# puppy and older dog



## paddy555 (28 October 2016)

I am looking for advice on the practicalities of how you would all deal with this situation. I have a GSD bitch pup on order. When I ordered her I had an old sheepdog aged 14 who seemed unlikely to make Xmas. She just seemed to age suddenly, stopped eating sometimes and I thought that was going to be it. No problem, she has had a long and happy life. Mention of a puppy seems to have rejuvenated her. She no longer looks likely to peg out any time soon, in fact I have never seen her so good. Which means I will have to introduce a pup into a household (2 adults) with an existing bitch something I have never done before.

The old bitch will be friendly, non aggressive and i suspect want to play a lot. She currently sleeps in the kitchen and is clean overnight. The pup was going in there as the floor can easily be cleaned. What do people do with a  pup and old dog for toilet training? If I leave them together overnight and kitchen could well be a mess as the pup makes a mess and they both then play all night in it. I also don't want the old girl to get any ideas about not being clean. Would you separate them overnight? 

My only way of doing that would be to keep the old girl in the kitchen and the pup in the bedroom having taken the mats up. The old dog doesn't take kindly to sleeping anywhere but in the kitchen. 

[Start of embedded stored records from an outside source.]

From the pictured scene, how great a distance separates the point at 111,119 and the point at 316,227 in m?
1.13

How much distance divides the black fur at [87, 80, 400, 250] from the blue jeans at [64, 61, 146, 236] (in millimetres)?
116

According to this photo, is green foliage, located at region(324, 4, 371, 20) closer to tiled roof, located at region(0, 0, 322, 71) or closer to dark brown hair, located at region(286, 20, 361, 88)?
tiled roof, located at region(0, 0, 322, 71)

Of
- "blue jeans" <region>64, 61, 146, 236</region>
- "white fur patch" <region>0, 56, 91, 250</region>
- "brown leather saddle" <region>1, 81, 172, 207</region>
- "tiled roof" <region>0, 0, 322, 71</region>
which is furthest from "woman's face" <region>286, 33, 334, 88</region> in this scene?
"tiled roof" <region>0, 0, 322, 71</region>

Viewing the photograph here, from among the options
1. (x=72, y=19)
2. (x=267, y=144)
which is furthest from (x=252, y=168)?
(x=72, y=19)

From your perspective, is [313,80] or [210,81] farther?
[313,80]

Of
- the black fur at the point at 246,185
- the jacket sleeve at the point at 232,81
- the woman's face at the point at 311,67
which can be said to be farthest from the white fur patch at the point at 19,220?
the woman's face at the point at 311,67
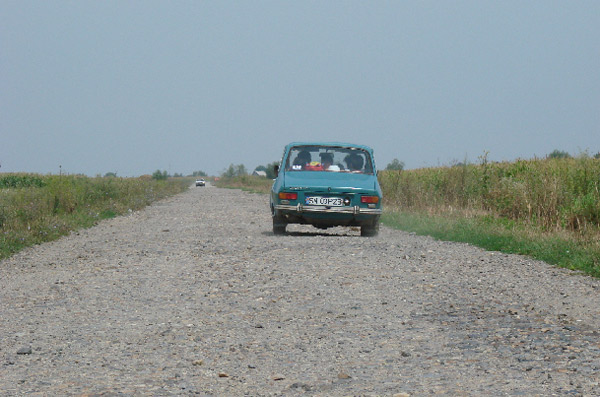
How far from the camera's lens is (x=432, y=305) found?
25.4 ft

Would keeping the pup with the older dog just lead to them playing endlessly and wearing out the pup through lack of rest.  How have people dealt with a pup and an older dog as they move in together? any hints would be gratefully received!


----------



## Chiffy (28 October 2016)

Would you consider a crate?
Also if you take your pup out very late and very early, he/she should not mess indoors in the night. Best to train that it is unacceptable from the start.
I have had two or even three dogs with a new pup, but start with a crate where the pup can see the others for company.
Night time is for sleeping!


----------



## Clodagh (28 October 2016)

Our pups sleep in crates but with an older dog in the room for company, so your potential set up seems ideal. I would crate the pup as otherwise older bitch may be persecuted when she wants to sleep. Our pups never mess over night in their crates. As Chiffy says - night time is for sleeping is a good adage to start off with.


----------



## paddy555 (28 October 2016)

I haven't considered a crate as I haven't come across one before. Off to google them! Presumably they fold up in the daytime when not in use. Are there any disadvantages to them? If the pup is out late at night and out early in the morning does it then keep the bed in the crate clean as it has to lie on it? (I was expecting to get up in the night to let it out to try and get it clean asap) 
What age do you use a crate until? 
thanks


----------



## Chiffy (28 October 2016)

Even better if you get up in the night just at first but early and late should quickly be fine. They tend not to mess where they sleep as long as you don't expect the to last too long.
Most of my dogs have dispensed with the crate by 6 months but I have one who didn't chew but did pull the other dogs beds about so she still gets shut in at night at a year old. Pretty sure I could dispense with it but she likes it in there.
If possible you should make the crate their den where they like to sleep and rest so not that good to only produce it for nighttime.


----------



## Clodagh (28 October 2016)

Cayla on here does a crate training guide. We never think of ours as a jail, but as a keep safe area. Pups go to sleep in them voluntarily, and regard it as their bed, we just shut the door at night or if we are going out. Never use it as a place of punishment, think of it as a basket with a lid.


----------



## Llanali (28 October 2016)

They can fold away during the day, but I wouldn't. I would keep it up for the pup to use as day time rest, and so that your older girl has time to rest as well. Also, when you pop out. The pup will come to
See it as their safe place, a source of comfort. 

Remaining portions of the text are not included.